For the past 18 weeks, I’ve regularly sent out this weekly email newsletter. I’ve surprised myself with this level of consistency, something I haven’t put towards many of my other pursuits.
I quickly realized that the reason I was so averse to missing a week was because of two things. First, sending out this newsletter is a very specific task, with predetermined deadlines and structure. And second, it’s a public commitment, and everyone would know if I missed a week.
This is the power of specific social contracts, and these contracts can be applied towards many other areas than just email newsletters.
A social contract is an agreement you make with a group of people to commit to something.
One example of a social contract is regularly going to the gym with a group of people; if you miss a day, then you usually have to explain yourself, which helps you stay consistent. Another example is a monthly book club.
These contracts provide motivation through the power of the observer effect. People act differently if they think they’re being watched. This can help us stick to our goals if we create a situation that feels like other people are observing our behaviors.

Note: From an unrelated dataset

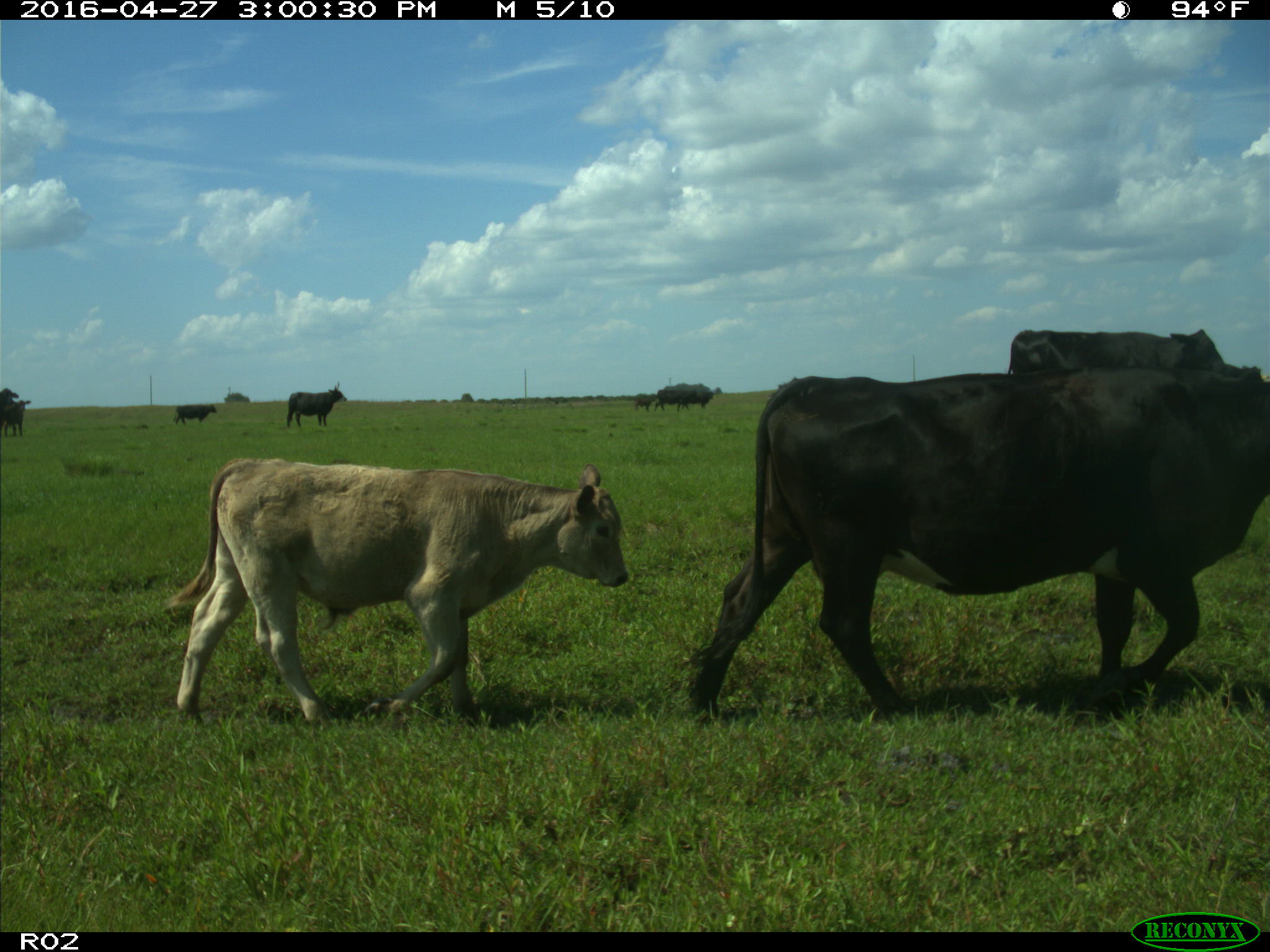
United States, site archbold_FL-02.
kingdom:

Social contracts don’t always have to be a group activity. You can use them to help individual habits, as long as you ask the people around you to keep you accountable.
There are a few characteristics that make social contracts more effective.
First, it’s important to be as specific as possible with your goals. For example, committing to “regularly going to the gym” isn’t precise enough. It’s hard to follow through with goals that aren’t very detailed.
However, if I tell everyone in my immediate circle that “I’m going to go to the gym every Monday, Wednesday, and Friday at 7 am,” there’s a much higher chance that I’ll actually stick with it. It would be even better if I found someone to go with so that I’d let them down if I missed a day.
The best social contracts have a deadline. If I commit to playing at an event 30 days from now, I have to follow through. Because of Parkinson’s Law, that deadline would also force me to create a concise, efficient plan.
The more open you are with social contracts, the more effective they will be.
For example, my YouTube videos are pretty public: if I go more than a week without posting, someone usually asks me why I haven’t released a video. This keeps me in check by pointing out when I’m falling behind.